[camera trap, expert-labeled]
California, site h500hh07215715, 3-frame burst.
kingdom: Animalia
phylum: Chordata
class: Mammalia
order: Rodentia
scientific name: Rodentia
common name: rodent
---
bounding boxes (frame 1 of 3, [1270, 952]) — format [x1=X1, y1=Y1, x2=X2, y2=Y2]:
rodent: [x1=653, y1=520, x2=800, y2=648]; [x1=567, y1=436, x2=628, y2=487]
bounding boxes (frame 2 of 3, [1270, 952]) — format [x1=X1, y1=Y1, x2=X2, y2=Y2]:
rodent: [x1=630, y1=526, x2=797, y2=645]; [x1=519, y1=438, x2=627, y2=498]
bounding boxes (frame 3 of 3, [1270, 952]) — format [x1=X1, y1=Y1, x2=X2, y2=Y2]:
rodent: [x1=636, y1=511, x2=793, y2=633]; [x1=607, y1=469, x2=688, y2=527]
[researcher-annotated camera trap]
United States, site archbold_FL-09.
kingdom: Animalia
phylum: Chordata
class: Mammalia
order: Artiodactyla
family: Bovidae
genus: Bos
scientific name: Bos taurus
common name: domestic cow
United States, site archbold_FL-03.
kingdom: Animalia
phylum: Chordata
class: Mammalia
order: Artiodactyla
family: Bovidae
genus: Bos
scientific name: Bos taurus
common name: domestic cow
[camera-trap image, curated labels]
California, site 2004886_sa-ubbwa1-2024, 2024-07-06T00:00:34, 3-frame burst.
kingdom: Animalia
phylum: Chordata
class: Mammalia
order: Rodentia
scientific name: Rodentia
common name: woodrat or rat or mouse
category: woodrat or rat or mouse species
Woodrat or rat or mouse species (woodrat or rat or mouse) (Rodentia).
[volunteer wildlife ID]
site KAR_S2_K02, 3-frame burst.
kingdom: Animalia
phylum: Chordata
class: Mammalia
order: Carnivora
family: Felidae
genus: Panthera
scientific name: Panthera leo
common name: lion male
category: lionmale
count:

━━━━━━━━━━━━━━━━━━━━

**Work instruction**
Each of the records should be written out precisely as given.

**Reply to the exercise**
[camera trap, expert-labeled]
California, site h500hh07215715, 3-frame burst.
kingdom: Animalia
phylum: Chordata
class: Mammalia
order: Rodentia
scientific name: Rodentia
common name: rodent
---
bounding boxes (frame 1 of 3, [1270, 952]) — format [x1=X1, y1=Y1, x2=X2, y2=Y2]:
rodent: [x1=653, y1=520, x2=800, y2=648]; [x1=567, y1=436, x2=628, y2=487]
bounding boxes (frame 2 of 3, [1270, 952]) — format [x1=X1, y1=Y1, x2=X2, y2=Y2]:
rodent: [x1=630, y1=526, x2=797, y2=645]; [x1=519, y1=438, x2=627, y2=498]
bounding boxes (frame 3 of 3, [1270, 952]) — format [x1=X1, y1=Y1, x2=X2, y2=Y2]:
rodent: [x1=636, y1=511, x2=793, y2=633]; [x1=607, y1=469, x2=688, y2=527]
[researcher-annotated camera trap]
United States, site archbold_FL-09.
kingdom: Animalia
phylum: Chordata
class: Mammalia
order: Artiodactyla
family: Bovidae
genus: Bos
scientific name: Bos taurus
common name: domestic cow
United States, site archbold_FL-03.
kingdom: Animalia
phylum: Chordata
class: Mammalia
order: Artiodactyla
family: Bovidae
genus: Bos
scientific name: Bos taurus
common name: domestic cow
[camera-trap image, curated labels]
California, site 2004886_sa-ubbwa1-2024, 2024-07-06T00:00:34, 3-frame burst.
kingdom: Animalia
phylum: Chordata
class: Mammalia
order: Rodentia
scientific name: Rodentia
common name: woodrat or rat or mouse
category: woodrat or rat or mouse species
Woodrat or rat or mouse species (woodrat or rat or mouse) (Rodentia).
[volunteer wildlife ID]
site KAR_S2_K02, 3-frame burst.
kingdom: Animalia
phylum: Chordata
class: Mammalia
order: Carnivora
family: Felidae
genus: Panthera
scientific name: Panthera leo
common name: lion male
category: lionmale
count:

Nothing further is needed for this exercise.